▸ **Provided records**
↓↓↓

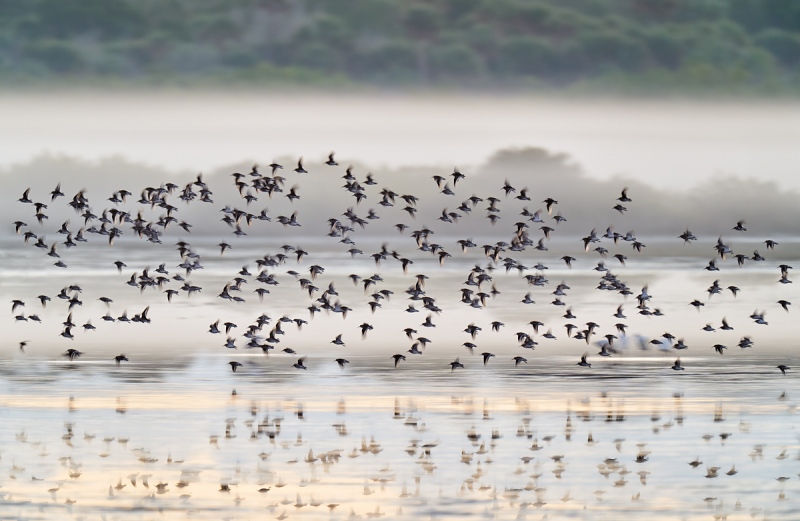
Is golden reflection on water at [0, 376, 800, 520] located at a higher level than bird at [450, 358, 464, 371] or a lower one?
lower

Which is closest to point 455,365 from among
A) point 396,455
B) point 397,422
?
point 397,422

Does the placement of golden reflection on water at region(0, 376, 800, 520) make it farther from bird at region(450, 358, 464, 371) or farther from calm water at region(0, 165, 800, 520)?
bird at region(450, 358, 464, 371)

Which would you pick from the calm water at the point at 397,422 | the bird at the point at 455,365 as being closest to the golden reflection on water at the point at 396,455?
the calm water at the point at 397,422

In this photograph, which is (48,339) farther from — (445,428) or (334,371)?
(445,428)

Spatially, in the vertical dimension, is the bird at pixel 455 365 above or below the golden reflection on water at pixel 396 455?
above

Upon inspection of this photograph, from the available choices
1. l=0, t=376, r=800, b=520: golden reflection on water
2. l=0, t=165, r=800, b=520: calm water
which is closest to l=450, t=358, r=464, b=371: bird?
l=0, t=165, r=800, b=520: calm water

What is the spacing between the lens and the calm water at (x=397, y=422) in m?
27.3

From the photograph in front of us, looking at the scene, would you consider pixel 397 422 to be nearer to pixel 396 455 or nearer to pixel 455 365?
pixel 396 455

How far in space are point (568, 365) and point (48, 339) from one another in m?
19.7

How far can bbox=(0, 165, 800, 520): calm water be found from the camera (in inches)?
1075

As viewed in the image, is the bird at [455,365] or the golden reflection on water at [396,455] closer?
the golden reflection on water at [396,455]

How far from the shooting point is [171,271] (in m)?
105

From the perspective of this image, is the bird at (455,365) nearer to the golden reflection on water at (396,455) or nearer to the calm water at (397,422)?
the calm water at (397,422)

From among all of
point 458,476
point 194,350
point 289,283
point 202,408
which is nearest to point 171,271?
point 289,283
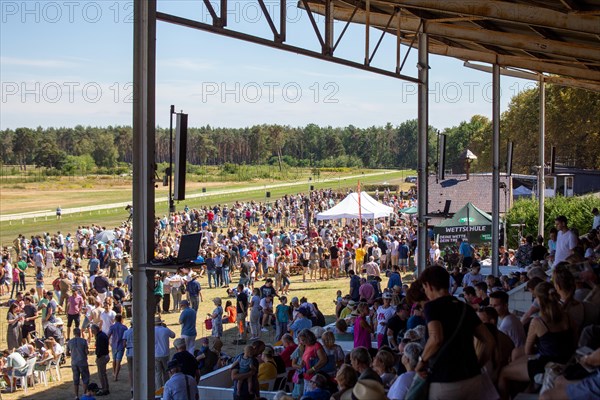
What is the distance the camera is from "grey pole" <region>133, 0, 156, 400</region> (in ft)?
24.4

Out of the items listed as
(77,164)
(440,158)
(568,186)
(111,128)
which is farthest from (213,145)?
(440,158)

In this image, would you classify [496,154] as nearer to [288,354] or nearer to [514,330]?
[288,354]

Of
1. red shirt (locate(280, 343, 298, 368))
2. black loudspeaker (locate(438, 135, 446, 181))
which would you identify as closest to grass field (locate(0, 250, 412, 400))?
red shirt (locate(280, 343, 298, 368))

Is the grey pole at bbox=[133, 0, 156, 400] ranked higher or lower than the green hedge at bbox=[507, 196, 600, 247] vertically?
higher

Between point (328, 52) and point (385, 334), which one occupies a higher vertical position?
point (328, 52)

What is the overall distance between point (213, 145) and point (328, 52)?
134 metres

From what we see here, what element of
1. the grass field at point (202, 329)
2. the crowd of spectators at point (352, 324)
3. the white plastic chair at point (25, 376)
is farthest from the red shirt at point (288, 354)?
the white plastic chair at point (25, 376)

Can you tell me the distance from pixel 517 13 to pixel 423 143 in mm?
3522

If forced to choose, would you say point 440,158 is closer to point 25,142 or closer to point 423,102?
point 423,102

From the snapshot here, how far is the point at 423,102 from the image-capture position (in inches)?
565

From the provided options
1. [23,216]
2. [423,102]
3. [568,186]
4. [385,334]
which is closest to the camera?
[385,334]

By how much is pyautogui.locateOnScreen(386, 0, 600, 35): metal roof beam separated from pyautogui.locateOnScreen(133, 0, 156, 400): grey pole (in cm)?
558

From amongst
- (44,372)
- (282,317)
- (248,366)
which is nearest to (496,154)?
(282,317)

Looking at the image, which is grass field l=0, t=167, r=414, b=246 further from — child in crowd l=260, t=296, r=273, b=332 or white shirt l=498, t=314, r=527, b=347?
white shirt l=498, t=314, r=527, b=347
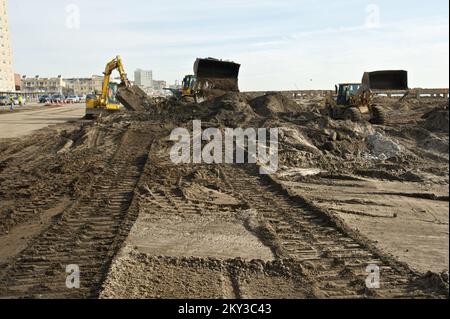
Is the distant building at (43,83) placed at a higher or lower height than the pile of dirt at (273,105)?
higher

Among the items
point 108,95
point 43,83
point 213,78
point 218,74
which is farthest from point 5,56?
point 218,74

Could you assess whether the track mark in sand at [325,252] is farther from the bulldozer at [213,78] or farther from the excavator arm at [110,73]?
the excavator arm at [110,73]

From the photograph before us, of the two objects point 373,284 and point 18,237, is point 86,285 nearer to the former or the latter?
point 18,237

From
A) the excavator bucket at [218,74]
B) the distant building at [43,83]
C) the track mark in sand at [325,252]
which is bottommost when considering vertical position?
the track mark in sand at [325,252]

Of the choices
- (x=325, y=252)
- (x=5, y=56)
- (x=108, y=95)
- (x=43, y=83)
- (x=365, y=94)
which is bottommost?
(x=325, y=252)

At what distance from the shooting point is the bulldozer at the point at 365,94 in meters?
20.7

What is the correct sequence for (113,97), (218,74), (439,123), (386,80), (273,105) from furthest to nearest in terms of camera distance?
(113,97) → (218,74) → (273,105) → (386,80) → (439,123)

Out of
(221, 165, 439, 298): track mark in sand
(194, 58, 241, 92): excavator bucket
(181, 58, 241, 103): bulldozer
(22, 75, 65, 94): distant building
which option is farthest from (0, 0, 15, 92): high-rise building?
(221, 165, 439, 298): track mark in sand

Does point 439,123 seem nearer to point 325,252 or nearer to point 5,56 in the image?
point 325,252

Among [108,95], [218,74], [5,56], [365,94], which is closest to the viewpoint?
[365,94]

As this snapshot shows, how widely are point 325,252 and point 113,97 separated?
25.4 metres

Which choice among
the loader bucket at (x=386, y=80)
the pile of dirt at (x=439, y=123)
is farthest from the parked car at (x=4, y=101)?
the pile of dirt at (x=439, y=123)

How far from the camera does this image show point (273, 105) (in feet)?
85.9

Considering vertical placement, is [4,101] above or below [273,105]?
above
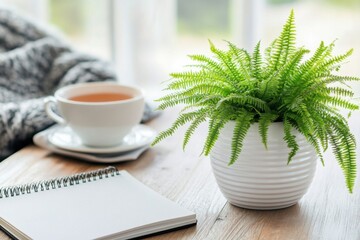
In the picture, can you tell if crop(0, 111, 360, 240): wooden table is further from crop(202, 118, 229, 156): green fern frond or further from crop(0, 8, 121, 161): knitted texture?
crop(0, 8, 121, 161): knitted texture

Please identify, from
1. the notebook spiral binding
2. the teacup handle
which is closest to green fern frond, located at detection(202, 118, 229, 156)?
the notebook spiral binding

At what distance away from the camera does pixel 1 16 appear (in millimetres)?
1955

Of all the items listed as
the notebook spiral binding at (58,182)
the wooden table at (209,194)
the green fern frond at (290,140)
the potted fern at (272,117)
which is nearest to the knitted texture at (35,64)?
the wooden table at (209,194)

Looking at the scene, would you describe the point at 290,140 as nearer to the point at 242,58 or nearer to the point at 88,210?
the point at 242,58

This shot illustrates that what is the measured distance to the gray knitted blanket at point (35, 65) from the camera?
1758 mm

↑↑↑

▸ **Goal**
Transcribe the whole listing, character for character, but not its images.

▸ **Output**
Is golden reflection on water at [0, 376, 800, 520] located at a higher level than bird at [450, 358, 464, 371] or a lower one?
lower

Which is closest to point 455,365 from among
A) point 396,455
B) point 397,422
?
point 397,422

Does the placement of golden reflection on water at region(0, 376, 800, 520) make it farther from bird at region(450, 358, 464, 371) or farther from calm water at region(0, 165, 800, 520)?
bird at region(450, 358, 464, 371)

Which would you pick from the calm water at the point at 397,422 | the bird at the point at 455,365 as being closest to the golden reflection on water at the point at 396,455?
the calm water at the point at 397,422

In this photograph, which is (48,339) farther from — (445,428) or (334,371)?
(445,428)

Spatially, in the vertical dimension, is the bird at pixel 455 365 above or below the golden reflection on water at pixel 396 455?
above

Upon inspection of this photograph, from the available choices
1. l=0, t=376, r=800, b=520: golden reflection on water
2. l=0, t=165, r=800, b=520: calm water
which is closest to l=450, t=358, r=464, b=371: bird?
l=0, t=165, r=800, b=520: calm water

What is the spacing between the lens and the calm water at (x=397, y=422) in m?
27.3

From the photograph in front of us, looking at the scene, would you consider pixel 397 422 to be nearer to pixel 396 455 or nearer to pixel 455 365?
pixel 396 455

How far in space are point (568, 365) and point (48, 339) from one another in m?
19.7

How far can bbox=(0, 165, 800, 520): calm water be found from the camera (in inches)?
1075

As viewed in the image, is the bird at [455,365] or the golden reflection on water at [396,455] closer?
the golden reflection on water at [396,455]

How far from the shooting point is [171,271] (in m)?
105

From the perspective of this image, is the bird at (455,365) nearer to the golden reflection on water at (396,455) or nearer to the calm water at (397,422)?
the calm water at (397,422)

From among all of
point 458,476
point 194,350
point 289,283
point 202,408
which is nearest to point 171,271?
point 289,283
What is the distance the camera is from "grey pole" <region>133, 0, 156, 400</region> (in ft)?
24.4

Out of the items listed as
(77,164)
(440,158)
(568,186)
(111,128)
which is farthest from (213,145)?
(440,158)

In this image, would you classify [496,154] as nearer to [288,354] or nearer to [514,330]?
[288,354]

Of
1. red shirt (locate(280, 343, 298, 368))
2. black loudspeaker (locate(438, 135, 446, 181))
which would you identify as closest to grass field (locate(0, 250, 412, 400))?
red shirt (locate(280, 343, 298, 368))

Is the grey pole at bbox=[133, 0, 156, 400] ranked higher or lower than the green hedge at bbox=[507, 196, 600, 247] vertically?
higher

Between point (328, 52) and point (385, 334), which one occupies a higher vertical position?
point (328, 52)

What is the overall distance between point (213, 145) and point (328, 52)?
134 metres

From what we see here, what element of
1. the grass field at point (202, 329)
2. the crowd of spectators at point (352, 324)
3. the white plastic chair at point (25, 376)
is farthest from the red shirt at point (288, 354)?
the white plastic chair at point (25, 376)

Can you tell me the distance from pixel 517 13 to pixel 423 143 in mm?
3522

If forced to choose, would you say point 440,158 is closer to point 25,142 or closer to point 423,102?
point 423,102

From the snapshot here, how far is the point at 423,102 from the image-capture position (in inches)?
565

From the provided options
1. [23,216]
2. [423,102]
3. [568,186]
4. [385,334]
which is closest to the camera?
[385,334]

By how much is pyautogui.locateOnScreen(386, 0, 600, 35): metal roof beam separated from pyautogui.locateOnScreen(133, 0, 156, 400): grey pole (in cm)?
558

From amongst
- (44,372)
- (282,317)
- (248,366)
which is nearest to (496,154)?
(282,317)

Looking at the image, which is grass field l=0, t=167, r=414, b=246 further from — child in crowd l=260, t=296, r=273, b=332 or white shirt l=498, t=314, r=527, b=347?
white shirt l=498, t=314, r=527, b=347
Is the distant building at (43,83) placed at a higher or lower height than the pile of dirt at (273,105)?
higher

Among the items
point 108,95
point 43,83
point 213,78
point 218,74
which is farthest from point 5,56?
point 218,74

Could you assess whether the track mark in sand at [325,252] is farther from the bulldozer at [213,78] or farther from the excavator arm at [110,73]?
the excavator arm at [110,73]

From the photograph before us, of the two objects point 373,284 and point 18,237, is point 86,285 nearer to the former or the latter?
point 18,237

From
A) the excavator bucket at [218,74]
B) the distant building at [43,83]
C) the track mark in sand at [325,252]
which is bottommost when considering vertical position?
the track mark in sand at [325,252]

Of the choices
- (x=325, y=252)
- (x=5, y=56)
- (x=108, y=95)
- (x=43, y=83)
- (x=365, y=94)
which is bottommost?
(x=325, y=252)

At what distance from the shooting point is the bulldozer at the point at 365,94 in meters?
20.7

What is the correct sequence for (113,97), (218,74), (439,123), (386,80), (273,105) from furthest to nearest in terms of camera distance?
(113,97) → (218,74) → (273,105) → (386,80) → (439,123)

Out of
(221, 165, 439, 298): track mark in sand
(194, 58, 241, 92): excavator bucket
(181, 58, 241, 103): bulldozer
(22, 75, 65, 94): distant building
which option is farthest from (0, 0, 15, 92): high-rise building?
(221, 165, 439, 298): track mark in sand

Does point 439,123 seem nearer to point 325,252 or nearer to point 5,56 in the image?
point 325,252

Among [108,95], [218,74], [5,56], [365,94], which is closest to the viewpoint?
[365,94]

As this snapshot shows, how widely are point 325,252 and point 113,97 separated?
25.4 metres

Which choice among
the loader bucket at (x=386, y=80)
the pile of dirt at (x=439, y=123)
is farthest from the parked car at (x=4, y=101)?
the pile of dirt at (x=439, y=123)

How far from the camera does this image show point (273, 105) (in feet)?
85.9

Considering vertical placement, is [4,101] above or below [273,105]?
above
In the picture, can you tell if crop(0, 111, 360, 240): wooden table is further from crop(202, 118, 229, 156): green fern frond or further from crop(0, 8, 121, 161): knitted texture?
crop(0, 8, 121, 161): knitted texture

Please identify, from
1. the notebook spiral binding
2. the teacup handle
which is closest to green fern frond, located at detection(202, 118, 229, 156)?
the notebook spiral binding

At what distance away from the camera does pixel 1 16 appear (in millimetres)?
1955

Of all the items listed as
the notebook spiral binding at (58,182)
the wooden table at (209,194)
the green fern frond at (290,140)
the potted fern at (272,117)
which is nearest to the knitted texture at (35,64)?
the wooden table at (209,194)

Looking at the scene, would you describe the point at 290,140 as nearer to the point at 242,58 or nearer to the point at 88,210?
the point at 242,58

This shot illustrates that what is the measured distance to the gray knitted blanket at point (35, 65) from the camera?
1758 mm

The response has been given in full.